April 15th, 2022
Categories: Applications, Data Mining, Networking, Software, User Groups, Visualization, Natural Language Processing, Visual Analytics, Visual Informatics, Deep Learning, Machine Learning, Data Science, Artificial Intelligence, High Performance Computing
In today’s Big Data era, data scientists require modern workflows to quickly analyze large-scale datasets using complex codes to maintain the rate of scientific progress. These scientists often rely on available campus resources or off-the-shelf computational systems for their applications. Unified infrastructure or over-provisioned servers can quickly become
bottlenecks for specific tasks, wasting time and resources. Composable infrastructure helps solve these problems by providing users with new ways to increase resource utilization. Composable infrastructure disaggregates a computer’s components – CPU, GPU (accelerators), storage and networking - into fluid pools of resources, but typically relies upon infrastructure engineers to
architect individual machines. Infrastructure is either managed with specialized command-line utilities, user interfaces or specification files. These management models are cumbersome and difficult to incorporate into data-science workflows.

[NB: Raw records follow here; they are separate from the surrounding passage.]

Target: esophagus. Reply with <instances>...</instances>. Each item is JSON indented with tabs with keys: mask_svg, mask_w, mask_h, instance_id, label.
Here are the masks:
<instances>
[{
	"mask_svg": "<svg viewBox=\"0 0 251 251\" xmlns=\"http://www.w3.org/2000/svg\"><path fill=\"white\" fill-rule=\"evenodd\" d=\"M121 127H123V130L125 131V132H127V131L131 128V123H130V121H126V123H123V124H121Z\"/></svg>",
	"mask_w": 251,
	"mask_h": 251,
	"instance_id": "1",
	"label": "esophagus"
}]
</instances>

We
developed a high-level software API, Composastructure, which, when integrated into modern workflows, can be used by infrastructure engineers as well as data scientists to reorganize composable resources on demand. Composastructure enables infrastructures to be programmable, secure, persistent and reproducible. Our API composes machines, frees resources, supports multi-rack operations, and includes a Python module for Jupyter Notebooks.
Keywords - distributed systems, testbed implementation and deployment, composable infrastructure, deep learning, visualization, infrastructure as code
Chen, Z., Renambot, L., Long, L., Brown, M., Johnson, A.E., Moving from Composable to Programmable, April 15th, 2022.